Les Libanais face à l’escalade des frappes israéliennes : entre peur et lassitude

Les récents événements au Liban plongent la population dans une situation de tension sans précédent. Trois semaines après les frappes israélo-américaines en Iran, les bombardements israéliens sur le territoire libanais s’intensifient, visant principalement le Hezbollah. Cette escalade militaire, qui a débuté début mars, a déjà coûté la vie à plus de 1000 personnes, dont 118 enfants, et a laissé de nombreuses familles déplacées, accentuant une atmosphère de crainte et de lassitude chez les Libanais.

EN BREF

  • Plus de 1000 morts au Liban depuis le début des frappes israéliennes.
  • La population libanaise ressent un mélange de peur et de lassitude face à la guerre.
  • Les tensions communautaires se ravivent alors que le Hezbollah et Israël s’affrontent.

Gabriel Blondel, journaliste pour L’Orient-Le Jour, partage son analyse de la situation. Selon lui, les frappes israéliennes se concentrent principalement sur le sud du Liban et la banlieue sud de Beyrouth, des zones à majorité chiite, souvent contrôlées par le Hezbollah. Les frappes s’étendent même aux quartiers chrétiens, créant des tensions entre les différentes communautés. Plus d’un million de personnes ont été déplacées, suscitant des élans de solidarité, mais aussi des craintes de représailles communautaires.

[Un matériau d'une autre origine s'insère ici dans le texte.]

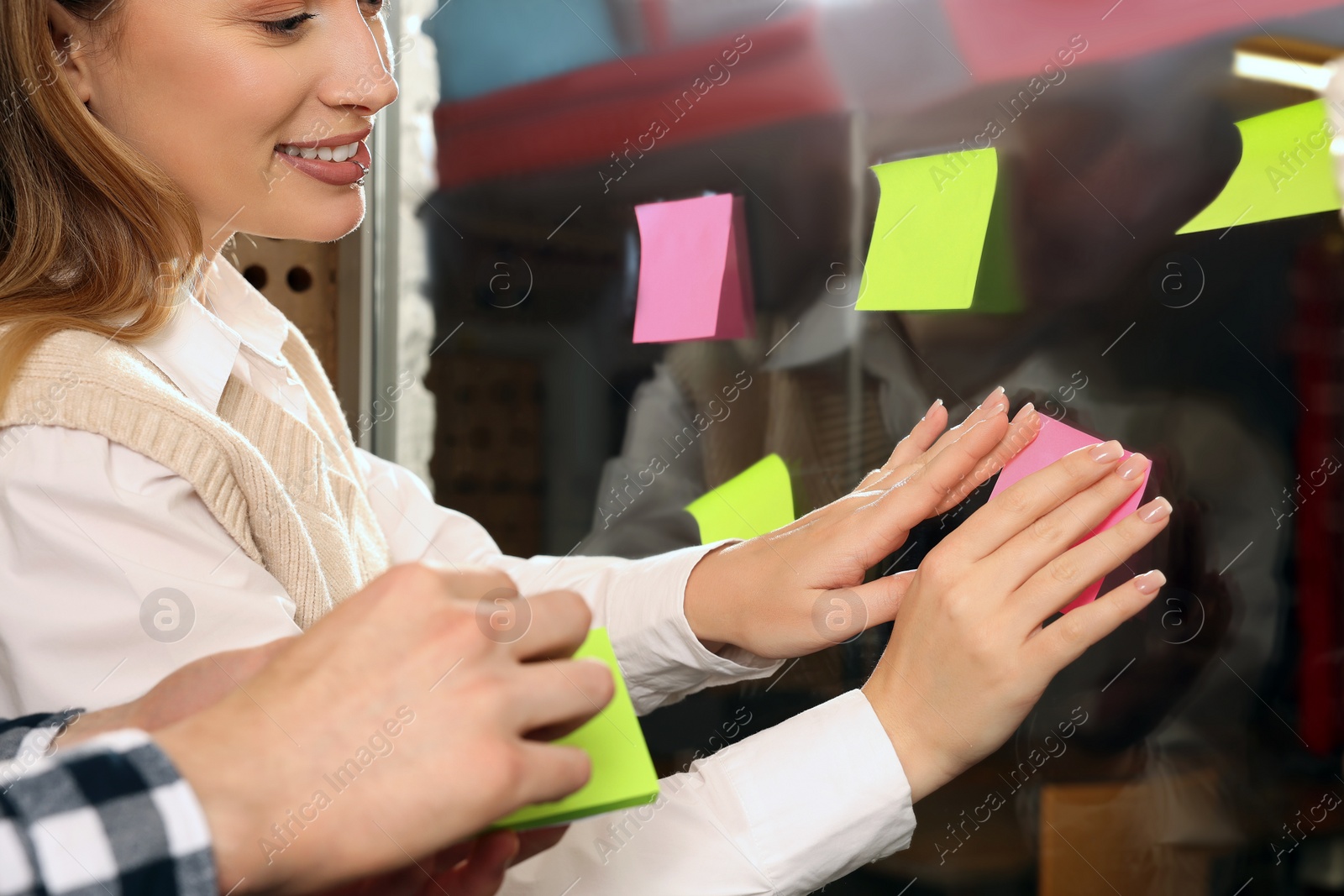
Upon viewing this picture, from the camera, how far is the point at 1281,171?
54 cm

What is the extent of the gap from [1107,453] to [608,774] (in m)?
0.29

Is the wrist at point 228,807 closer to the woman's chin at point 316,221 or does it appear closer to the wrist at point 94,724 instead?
the wrist at point 94,724

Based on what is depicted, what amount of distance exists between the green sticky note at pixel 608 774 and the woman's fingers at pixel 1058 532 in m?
0.20

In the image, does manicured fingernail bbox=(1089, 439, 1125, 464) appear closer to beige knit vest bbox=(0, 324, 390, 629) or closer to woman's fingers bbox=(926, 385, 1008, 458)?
woman's fingers bbox=(926, 385, 1008, 458)

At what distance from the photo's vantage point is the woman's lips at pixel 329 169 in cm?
68

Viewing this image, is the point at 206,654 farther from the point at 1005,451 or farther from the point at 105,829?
the point at 1005,451

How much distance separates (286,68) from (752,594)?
42 cm

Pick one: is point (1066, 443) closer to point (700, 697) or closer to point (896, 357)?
point (896, 357)

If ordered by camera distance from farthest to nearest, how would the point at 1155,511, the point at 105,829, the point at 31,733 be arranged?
the point at 1155,511 < the point at 31,733 < the point at 105,829

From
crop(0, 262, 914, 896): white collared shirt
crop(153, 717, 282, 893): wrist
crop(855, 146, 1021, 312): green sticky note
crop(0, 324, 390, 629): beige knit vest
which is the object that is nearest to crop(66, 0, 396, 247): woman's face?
crop(0, 324, 390, 629): beige knit vest

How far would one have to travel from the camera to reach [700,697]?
81 cm

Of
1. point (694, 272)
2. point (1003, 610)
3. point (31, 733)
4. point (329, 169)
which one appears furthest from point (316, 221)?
point (1003, 610)

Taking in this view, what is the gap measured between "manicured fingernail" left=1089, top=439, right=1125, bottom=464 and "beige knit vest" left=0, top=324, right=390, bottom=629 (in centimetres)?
41

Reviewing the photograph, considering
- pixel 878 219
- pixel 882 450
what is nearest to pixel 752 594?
pixel 882 450
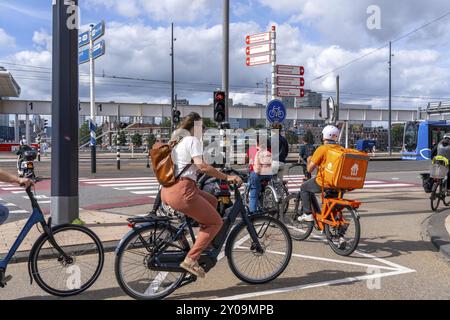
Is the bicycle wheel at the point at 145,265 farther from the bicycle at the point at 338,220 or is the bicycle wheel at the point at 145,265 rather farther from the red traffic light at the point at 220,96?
the red traffic light at the point at 220,96

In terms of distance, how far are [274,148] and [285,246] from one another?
4.49 m

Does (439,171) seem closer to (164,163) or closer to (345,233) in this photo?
(345,233)

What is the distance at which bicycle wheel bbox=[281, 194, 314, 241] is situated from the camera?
273 inches

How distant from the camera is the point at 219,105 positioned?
11.8 meters

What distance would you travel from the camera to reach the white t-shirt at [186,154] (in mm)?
4383

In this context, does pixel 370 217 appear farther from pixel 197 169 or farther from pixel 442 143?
pixel 197 169

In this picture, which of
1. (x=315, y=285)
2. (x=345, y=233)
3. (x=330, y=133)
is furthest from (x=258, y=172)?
(x=315, y=285)

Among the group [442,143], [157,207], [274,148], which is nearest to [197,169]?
[157,207]

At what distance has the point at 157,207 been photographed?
830cm

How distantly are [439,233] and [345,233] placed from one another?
1982mm

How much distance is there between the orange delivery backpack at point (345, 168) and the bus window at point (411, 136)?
110 ft

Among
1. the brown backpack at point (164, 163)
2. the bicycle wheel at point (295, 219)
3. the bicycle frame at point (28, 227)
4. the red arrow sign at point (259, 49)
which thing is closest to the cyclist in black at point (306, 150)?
the red arrow sign at point (259, 49)

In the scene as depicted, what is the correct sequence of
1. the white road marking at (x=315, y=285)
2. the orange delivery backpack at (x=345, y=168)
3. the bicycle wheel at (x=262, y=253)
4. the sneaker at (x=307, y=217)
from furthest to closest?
the sneaker at (x=307, y=217), the orange delivery backpack at (x=345, y=168), the bicycle wheel at (x=262, y=253), the white road marking at (x=315, y=285)

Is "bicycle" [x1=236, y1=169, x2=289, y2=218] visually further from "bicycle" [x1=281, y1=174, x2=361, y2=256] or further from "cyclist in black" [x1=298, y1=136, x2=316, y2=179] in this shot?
"cyclist in black" [x1=298, y1=136, x2=316, y2=179]
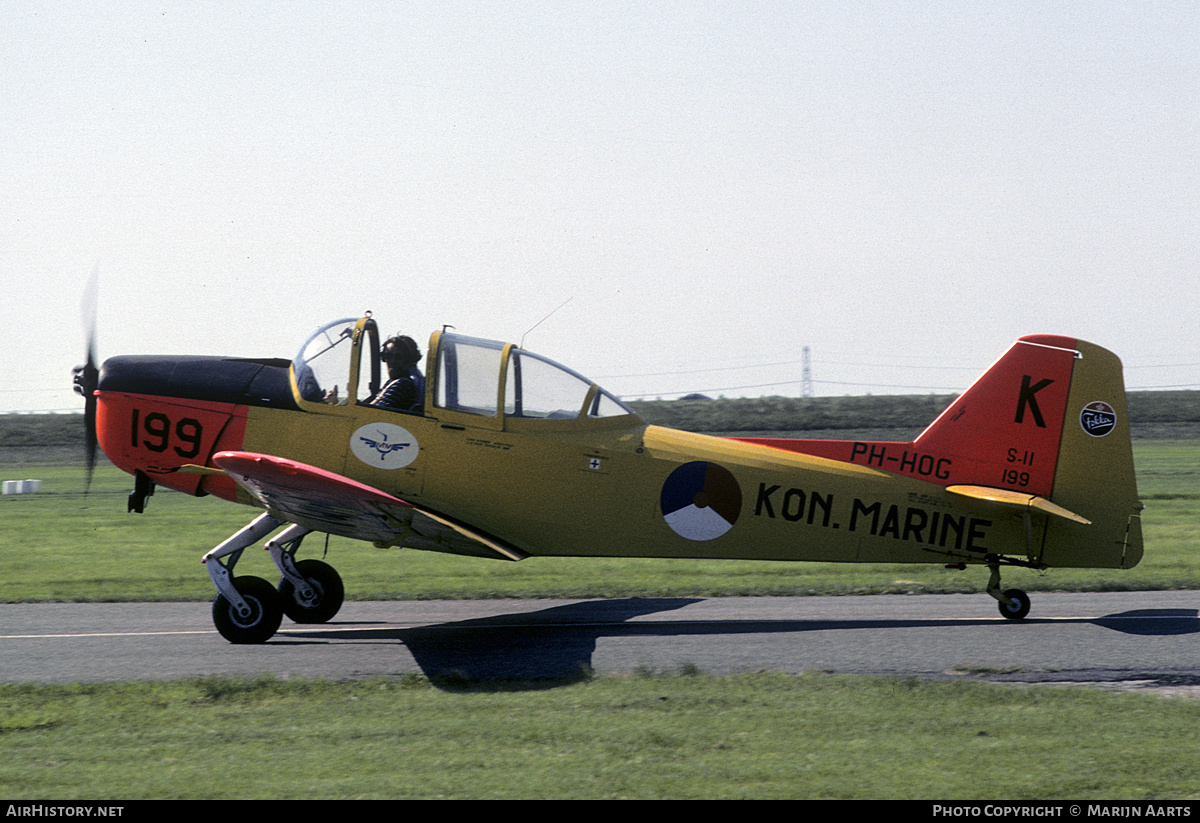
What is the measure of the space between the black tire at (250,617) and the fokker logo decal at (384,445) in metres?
1.44

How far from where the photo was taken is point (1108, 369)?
947 centimetres

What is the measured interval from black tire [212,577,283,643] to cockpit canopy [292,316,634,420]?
1.76 metres

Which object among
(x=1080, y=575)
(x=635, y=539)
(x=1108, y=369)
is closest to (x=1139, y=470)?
(x=1080, y=575)

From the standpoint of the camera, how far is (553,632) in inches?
365

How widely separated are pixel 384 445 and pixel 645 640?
2.88 meters

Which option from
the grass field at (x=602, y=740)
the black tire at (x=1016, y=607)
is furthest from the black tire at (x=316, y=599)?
the black tire at (x=1016, y=607)

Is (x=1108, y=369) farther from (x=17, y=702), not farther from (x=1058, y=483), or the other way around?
(x=17, y=702)

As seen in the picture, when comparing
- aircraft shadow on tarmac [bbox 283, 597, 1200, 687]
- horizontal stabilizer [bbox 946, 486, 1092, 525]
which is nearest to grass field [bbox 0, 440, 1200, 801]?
aircraft shadow on tarmac [bbox 283, 597, 1200, 687]

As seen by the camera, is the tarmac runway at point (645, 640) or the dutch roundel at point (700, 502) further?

Les annonces israéliennes de frappes chirurgicales sont souvent mises en question. Bien que l’armée israélienne prétende cibler uniquement le Hezbollah, de nombreux témoignages et enquêtes indiquent que la réalité des bombardements est différente. Les frappes, parfois d’une puissance destructrice considérable, touchent souvent des bâtiments entiers, mettant en danger des civils innocents.

Les ordres d’évacuation, émis par Israël, concernent des régions entières, soulevant des questions sur la faisabilité de telles évacuations. Ces appels s’étendent désormais au-delà du fleuve Litani, touchant des agglomérations importantes. Cela rappelle des stratégies d’invasion passées, avec l’objectif de créer des zones tampons.

Le climat de peur et de lassitude est palpable parmi les Libanais, surtout ceux qui ont vécu plusieurs guerres. Beaucoup craignent que ces nouvelles offensives ne débouchent sur une perte de territoire, un sentiment renforcé par des comparaisons avec la Nakba palestinienne de 1948. La détestation d’Israël est omniprésente, mais la stratégie du Hezbollah est également remise en question par une partie de la population, qui la juge suicidaire.

Dans ce contexte difficile, la rédaction de L’Orient-Le Jour continue son travail d’information. Malgré les tensions, la vie quotidienne semble persister dans certaines zones non touchées par les frappes. Les journalistes s’efforcent de rapporter non seulement les faits militaires, mais aussi les histoires humaines derrière cette violence, car chaque victime a un nom et une histoire.

Les Libanais, habitués à vivre en temps de guerre, cultivent un certain degré de normalité. Cependant, cette normalité est fragile et se heurte à la réalité des bombardements qui frappent à proximité. Le défi pour les médias est de donner une voix aux victimes, de rendre compte des souffrances humaines engendrées par ce conflit et de rappeler que, derrière les chiffres, se cachent des vies et des histoires.